- SELECTED TEXT -
————

-
Notifications
You must be signed in to change notification settings - Fork 459
Description
** Environment **
composer version 0.26.0
torch 2.4.0
** To reproduce
Steps to reproduce the behavior:
$ git clone https://github.com/maxrousseau/rafale.git
$ cd rafale
$ uv venv
$ . .venv/bin/activate
$ uv pip install -r cuda-requirements.txt
$ uv pip install -e .
$ rafale-run test/pythia_tinystories.yaml
$ # cancel the current run
$ rafale-run test/pythia_tinystories.yaml # resumes from the "latest" checkpoint
Expected behavior
Near exact continuation of the training loss curve compared to the uninterrupted run. After the second or third resumptions, the loss begins to diverge (see plot below). I suspect that maybe gradient accumulation is causing an issue where the gradients are not stored in the checkpoint or that we are restarting mid-batch (and the accumulated gradients are lost) ?
Note: purple is the uninterrupted run which has lower training loss.

Additional context
I am using device_microbatch_size="auto" for my training run the configuration of the run is the following:
run:
name: "pythia14m-tinystories" # name of your experiment, used for checkpointing
seed: 42
n_epochs: 1
max_lr: 6e-04
warmup_pct: 0.01
schedule: "cosine-warmup" # linear, linear-warmup, cosine, cosine-warmup
optimizer: "AdamW"

————

- EXERCISE SET -
[1] In the checkpoint-resumption issue, what color marks the uninterrupted run in the plot?
[2] Carry on the checkpoint-resumption issue from its final line.
The records that follow have no connection to the checkpoint-resumption issue above.

- SOURCE DATA -

————

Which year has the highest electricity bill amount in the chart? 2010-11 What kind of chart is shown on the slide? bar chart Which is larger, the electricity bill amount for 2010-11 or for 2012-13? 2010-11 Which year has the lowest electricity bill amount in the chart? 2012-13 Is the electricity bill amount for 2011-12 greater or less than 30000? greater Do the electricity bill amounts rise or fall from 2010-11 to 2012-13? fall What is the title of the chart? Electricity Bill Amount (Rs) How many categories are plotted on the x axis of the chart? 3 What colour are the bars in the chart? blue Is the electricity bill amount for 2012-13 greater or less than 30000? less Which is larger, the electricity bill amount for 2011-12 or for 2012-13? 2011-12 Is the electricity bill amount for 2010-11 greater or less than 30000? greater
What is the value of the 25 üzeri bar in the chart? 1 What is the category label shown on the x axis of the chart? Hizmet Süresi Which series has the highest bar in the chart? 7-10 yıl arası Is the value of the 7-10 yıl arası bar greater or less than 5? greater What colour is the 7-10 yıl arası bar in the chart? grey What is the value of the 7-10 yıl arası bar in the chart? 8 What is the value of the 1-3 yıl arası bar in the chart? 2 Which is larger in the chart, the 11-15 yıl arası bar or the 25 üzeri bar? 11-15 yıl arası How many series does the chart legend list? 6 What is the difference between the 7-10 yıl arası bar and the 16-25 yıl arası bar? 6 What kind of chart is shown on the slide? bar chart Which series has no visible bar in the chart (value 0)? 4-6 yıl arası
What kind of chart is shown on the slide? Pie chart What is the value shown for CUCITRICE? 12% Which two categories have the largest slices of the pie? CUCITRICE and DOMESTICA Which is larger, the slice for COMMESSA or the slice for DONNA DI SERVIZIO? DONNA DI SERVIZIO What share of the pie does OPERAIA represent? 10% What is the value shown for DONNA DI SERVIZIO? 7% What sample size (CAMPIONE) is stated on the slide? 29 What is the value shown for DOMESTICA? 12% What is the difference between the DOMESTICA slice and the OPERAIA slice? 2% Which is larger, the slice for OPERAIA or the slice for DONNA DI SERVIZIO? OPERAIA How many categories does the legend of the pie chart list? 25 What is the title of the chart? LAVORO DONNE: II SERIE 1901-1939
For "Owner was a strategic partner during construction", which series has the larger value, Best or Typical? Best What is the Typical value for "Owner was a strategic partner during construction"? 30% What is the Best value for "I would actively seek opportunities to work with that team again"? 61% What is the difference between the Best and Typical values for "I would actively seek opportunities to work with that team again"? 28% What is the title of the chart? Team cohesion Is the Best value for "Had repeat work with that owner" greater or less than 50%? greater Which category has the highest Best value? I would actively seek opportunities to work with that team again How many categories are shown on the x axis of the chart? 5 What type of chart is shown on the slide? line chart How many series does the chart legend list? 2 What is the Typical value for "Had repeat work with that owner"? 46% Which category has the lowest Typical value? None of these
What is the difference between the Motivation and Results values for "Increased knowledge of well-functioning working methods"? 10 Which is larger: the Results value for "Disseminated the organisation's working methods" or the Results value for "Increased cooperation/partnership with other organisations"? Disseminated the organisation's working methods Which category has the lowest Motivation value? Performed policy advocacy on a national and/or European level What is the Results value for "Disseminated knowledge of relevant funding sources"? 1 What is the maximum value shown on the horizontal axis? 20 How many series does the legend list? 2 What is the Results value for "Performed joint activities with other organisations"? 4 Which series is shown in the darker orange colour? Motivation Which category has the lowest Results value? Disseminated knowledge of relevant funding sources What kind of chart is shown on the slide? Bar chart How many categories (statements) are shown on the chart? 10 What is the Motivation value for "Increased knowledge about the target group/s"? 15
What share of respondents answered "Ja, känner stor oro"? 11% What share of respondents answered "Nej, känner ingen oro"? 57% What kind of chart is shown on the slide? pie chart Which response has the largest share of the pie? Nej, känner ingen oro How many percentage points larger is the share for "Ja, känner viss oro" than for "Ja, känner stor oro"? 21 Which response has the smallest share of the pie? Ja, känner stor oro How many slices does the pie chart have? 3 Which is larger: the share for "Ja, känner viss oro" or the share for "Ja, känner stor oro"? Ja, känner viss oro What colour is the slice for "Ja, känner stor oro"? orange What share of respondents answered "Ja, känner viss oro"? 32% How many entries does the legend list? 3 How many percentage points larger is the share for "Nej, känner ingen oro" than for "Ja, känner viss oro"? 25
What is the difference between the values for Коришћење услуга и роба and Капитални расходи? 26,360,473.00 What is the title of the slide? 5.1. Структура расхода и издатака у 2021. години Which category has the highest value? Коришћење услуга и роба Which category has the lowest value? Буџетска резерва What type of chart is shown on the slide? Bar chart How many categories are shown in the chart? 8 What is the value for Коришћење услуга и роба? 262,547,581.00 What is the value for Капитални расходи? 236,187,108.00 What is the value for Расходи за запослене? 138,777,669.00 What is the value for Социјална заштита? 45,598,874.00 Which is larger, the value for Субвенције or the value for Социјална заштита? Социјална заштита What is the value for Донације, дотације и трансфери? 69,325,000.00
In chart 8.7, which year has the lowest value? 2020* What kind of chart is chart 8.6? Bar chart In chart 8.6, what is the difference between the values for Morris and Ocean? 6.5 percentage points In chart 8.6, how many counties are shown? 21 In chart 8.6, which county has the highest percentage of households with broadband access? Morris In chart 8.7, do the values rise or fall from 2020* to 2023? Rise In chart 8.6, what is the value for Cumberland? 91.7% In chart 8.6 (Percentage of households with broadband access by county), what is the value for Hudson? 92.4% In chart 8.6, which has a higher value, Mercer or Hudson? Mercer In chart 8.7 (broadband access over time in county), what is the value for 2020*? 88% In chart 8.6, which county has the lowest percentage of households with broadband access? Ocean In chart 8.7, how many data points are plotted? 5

————

- ANSWERS FOR THE TASKS -
[1] Purple.

[2]
eval_interval: "100ba"
clip_type: "norm"
clip_value: 1.0
device_bs: "auto"
save_interval: "50ba"
train_key: "train"
eval_key: "validation"
model:
config: "pythia14m" # config key
type: "decoder"
use_pretrained: True
# mode: None
# n_classes: None
data:
pipeline: "tinystories_neox" # the preprocessing/tokenization pipeline
config:
name: "tinystories"
num_processes: 8
tokenizer_name: "neox"
shuffle_dataset: True # this will shufflle the whole training dataset once
input_id_key: "input_ids"
train_batch_size: 1024
eval_batch_size: 16
shuffle_train: False
dataset_path: "~/code/data/TinyStories"
tokenizer_path: "EleutherAI/pythia-14m"
max_sequence_length: 512
pad_token_id: -100
pad_inputs: True
is_prepared: False
subset_key_mappings: { "train": "train", "validation": "validation" } # (source: target)